Exercise aim - The answer must be an exact copy of the lines from the one holding "Electricity Consumption: Unlocking" through the final line of the entries, and nothing else.

Dataset records -
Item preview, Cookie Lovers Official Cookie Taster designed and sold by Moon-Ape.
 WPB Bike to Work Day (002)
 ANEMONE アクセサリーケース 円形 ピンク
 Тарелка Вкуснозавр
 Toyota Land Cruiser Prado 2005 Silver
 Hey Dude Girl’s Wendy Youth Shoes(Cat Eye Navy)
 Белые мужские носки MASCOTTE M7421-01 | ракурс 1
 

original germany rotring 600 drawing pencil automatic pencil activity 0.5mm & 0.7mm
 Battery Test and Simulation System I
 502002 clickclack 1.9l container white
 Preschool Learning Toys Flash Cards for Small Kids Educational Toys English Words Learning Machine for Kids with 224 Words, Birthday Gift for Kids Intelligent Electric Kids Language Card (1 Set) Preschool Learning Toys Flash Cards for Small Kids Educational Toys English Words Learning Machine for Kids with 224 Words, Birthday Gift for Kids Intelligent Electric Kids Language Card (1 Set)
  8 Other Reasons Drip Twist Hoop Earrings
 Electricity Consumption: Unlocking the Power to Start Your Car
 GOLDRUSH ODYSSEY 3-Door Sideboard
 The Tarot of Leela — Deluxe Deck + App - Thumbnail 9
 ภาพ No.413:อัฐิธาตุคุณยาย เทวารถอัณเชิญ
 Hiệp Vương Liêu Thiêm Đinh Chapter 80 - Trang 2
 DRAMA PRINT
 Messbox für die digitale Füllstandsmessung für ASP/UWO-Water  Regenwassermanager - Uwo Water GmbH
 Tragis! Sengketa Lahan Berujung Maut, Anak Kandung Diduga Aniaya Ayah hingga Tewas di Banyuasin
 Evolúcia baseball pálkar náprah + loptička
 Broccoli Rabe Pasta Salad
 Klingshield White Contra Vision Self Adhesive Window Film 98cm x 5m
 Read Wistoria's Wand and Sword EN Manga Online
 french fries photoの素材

Expected answer -
 Electricity Consumption: Unlocking the Power to Start Your Car
 GOLDRUSH ODYSSEY 3-Door Sideboard
 The Tarot of Leela — Deluxe Deck + App - Thumbnail 9
 ภาพ No.413:อัฐิธาตุคุณยาย เทวารถอัณเชิญ
 Hiệp Vương Liêu Thiêm Đinh Chapter 80 - Trang 2
 DRAMA PRINT
 Messbox für die digitale Füllstandsmessung für ASP/UWO-Water  Regenwassermanager - Uwo Water GmbH
 Tragis! Sengketa Lahan Berujung Maut, Anak Kandung Diduga Aniaya Ayah hingga Tewas di Banyuasin
 Evolúcia baseball pálkar náprah + loptička
 Broccoli Rabe Pasta Salad
 Klingshield White Contra Vision Self Adhesive Window Film 98cm x 5m
 Read Wistoria's Wand and Sword EN Manga Online
 french fries photoの素材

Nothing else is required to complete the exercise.